> WORKING DATA
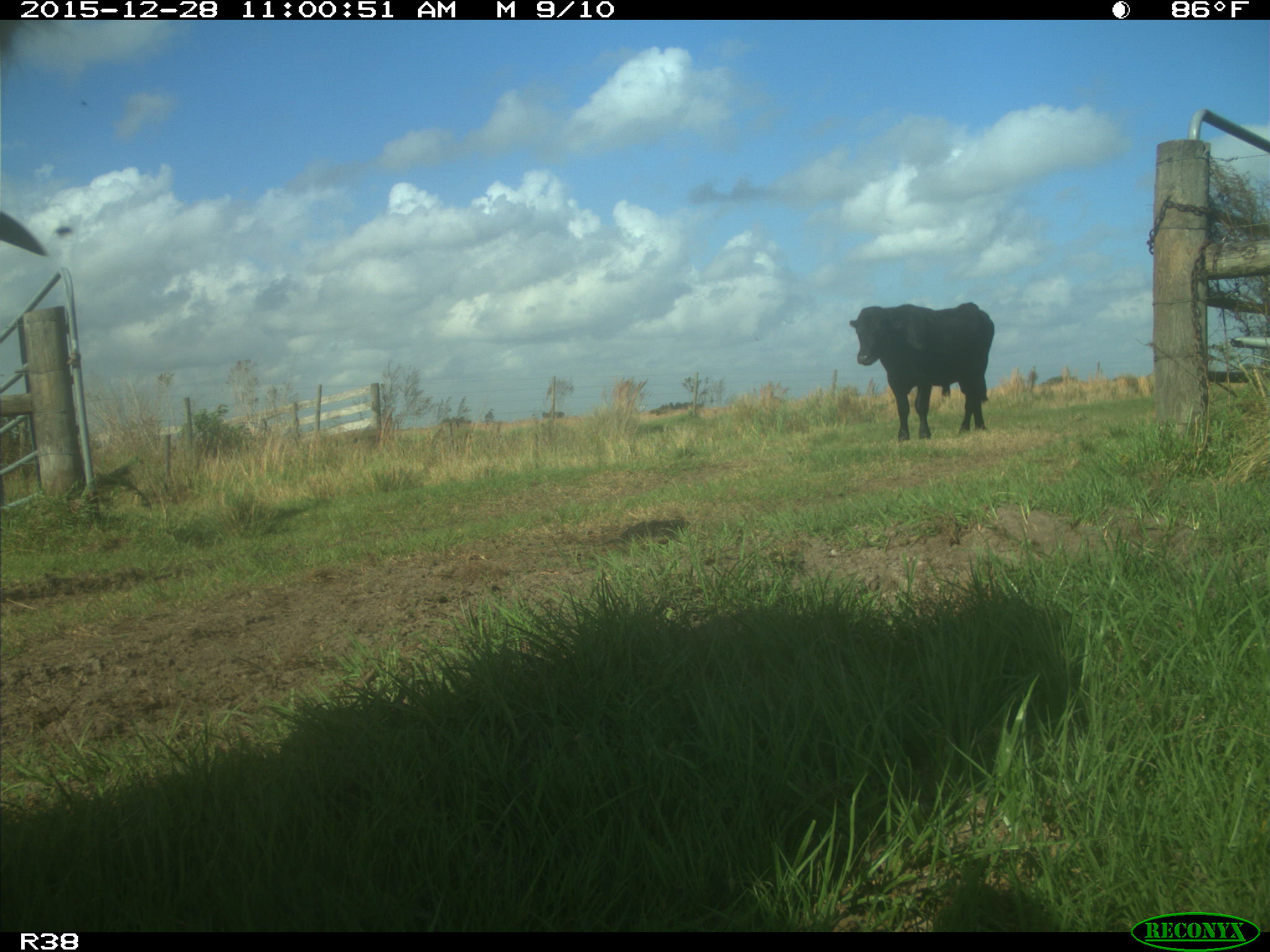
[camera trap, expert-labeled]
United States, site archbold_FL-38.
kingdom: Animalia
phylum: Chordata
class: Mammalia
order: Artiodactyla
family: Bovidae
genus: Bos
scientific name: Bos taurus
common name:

> WORK REQUEST
Since the pictures are not wanted, give the material again exactly without them.

> RESPONSE AREA
[camera trap, expert-labeled]
United States, site archbold_FL-38.
kingdom: Animalia
phylum: Chordata
class: Mammalia
order: Artiodactyla
family: Bovidae
genus: Bos
scientific name: Bos taurus
common name:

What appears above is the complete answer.